Quoted passage:
- - -
Our Commitment to WIC Going Forward

Purpose of this thrust

To lay out strategies by the new administration, with the participation of all Diaspora Igbo, to revamp World Igbo Congress in order to enhance the robustness intended ab initio to reposition it for the onerous task ahead for the Igbo Nation.

Our Goals

  1. To reinstate the operational model of faithful adherence to the rules laid down at inception in order to restore the discipline needed for a viable and stronger WIC that will stand the test of time in this troubled era of the Igbo
  2. To establish an interfacing platform for all Diaspora Igbo Organizations to engender oneness of purpose, trust and unified response to emergencies
  3. To ensure that Diaspora Igbo under the aegis of World Igbo Congress is equipped psychologically and materially to undertake responsibilities that will ensure stability for the Igbo nation of the
  4. To have a robust World Igbo Congress that will respond energetically, rapidly, internationally and unapologetically to the needs of the Igbo as a

The Ikemba Strategic Committee

(The arrowhead of WIC’s renewed initiative)
- - -
Dataset entries:
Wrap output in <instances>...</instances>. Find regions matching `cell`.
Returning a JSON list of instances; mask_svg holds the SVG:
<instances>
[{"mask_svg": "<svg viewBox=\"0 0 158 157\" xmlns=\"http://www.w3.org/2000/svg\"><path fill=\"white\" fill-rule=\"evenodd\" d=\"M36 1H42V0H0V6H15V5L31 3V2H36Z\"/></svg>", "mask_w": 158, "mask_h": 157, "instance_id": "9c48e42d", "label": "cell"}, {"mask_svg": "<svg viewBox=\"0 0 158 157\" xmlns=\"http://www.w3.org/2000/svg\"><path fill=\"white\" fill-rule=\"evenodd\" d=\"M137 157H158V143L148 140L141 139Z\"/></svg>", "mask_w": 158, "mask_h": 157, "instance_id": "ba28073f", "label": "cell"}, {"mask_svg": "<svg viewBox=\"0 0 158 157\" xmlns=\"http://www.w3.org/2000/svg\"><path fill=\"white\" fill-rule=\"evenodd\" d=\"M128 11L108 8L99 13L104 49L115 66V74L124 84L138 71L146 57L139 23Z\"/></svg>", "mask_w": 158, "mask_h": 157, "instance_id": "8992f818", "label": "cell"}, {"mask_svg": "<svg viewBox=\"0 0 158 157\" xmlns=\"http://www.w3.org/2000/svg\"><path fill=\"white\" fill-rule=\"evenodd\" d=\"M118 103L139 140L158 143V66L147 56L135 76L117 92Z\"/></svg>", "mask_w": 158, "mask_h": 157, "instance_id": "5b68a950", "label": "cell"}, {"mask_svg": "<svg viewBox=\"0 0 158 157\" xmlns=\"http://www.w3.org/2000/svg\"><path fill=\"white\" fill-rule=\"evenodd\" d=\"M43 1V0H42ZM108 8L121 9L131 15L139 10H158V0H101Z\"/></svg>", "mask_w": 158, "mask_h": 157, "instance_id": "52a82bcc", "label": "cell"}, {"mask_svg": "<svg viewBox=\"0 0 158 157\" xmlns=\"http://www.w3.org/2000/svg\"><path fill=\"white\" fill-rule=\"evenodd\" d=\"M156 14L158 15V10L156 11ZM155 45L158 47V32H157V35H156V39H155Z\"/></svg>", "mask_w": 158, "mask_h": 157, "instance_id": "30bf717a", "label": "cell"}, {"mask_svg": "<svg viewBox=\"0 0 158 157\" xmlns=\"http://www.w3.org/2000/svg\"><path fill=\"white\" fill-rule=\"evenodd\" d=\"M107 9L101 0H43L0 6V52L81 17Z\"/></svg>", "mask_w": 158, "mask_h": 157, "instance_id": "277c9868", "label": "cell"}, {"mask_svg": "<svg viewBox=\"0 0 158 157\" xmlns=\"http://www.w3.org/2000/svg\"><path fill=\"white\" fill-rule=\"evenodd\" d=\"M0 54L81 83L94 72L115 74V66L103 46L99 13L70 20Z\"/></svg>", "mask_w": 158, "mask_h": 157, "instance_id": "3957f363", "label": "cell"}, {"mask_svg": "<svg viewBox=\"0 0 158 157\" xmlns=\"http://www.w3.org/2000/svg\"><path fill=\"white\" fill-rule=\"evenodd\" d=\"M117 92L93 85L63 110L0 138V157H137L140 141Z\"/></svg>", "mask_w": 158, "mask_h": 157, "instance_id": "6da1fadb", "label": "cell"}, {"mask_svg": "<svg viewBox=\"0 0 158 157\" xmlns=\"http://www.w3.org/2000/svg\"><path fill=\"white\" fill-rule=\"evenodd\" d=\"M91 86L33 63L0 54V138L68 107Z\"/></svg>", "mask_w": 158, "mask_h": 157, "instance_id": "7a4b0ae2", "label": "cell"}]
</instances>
- - -
Write out, word for word, the part of the WIC commitment text between "To lay out strategies" and "the Igbo Nation.", inclusive. The rows come from a separate source and are not part of the WIC commitment text.

To lay out strategies by the new administration, with the participation of all Diaspora Igbo, to revamp World Igbo Congress in order to enhance the robustness intended ab initio to reposition it for the onerous task ahead for the Igbo Nation.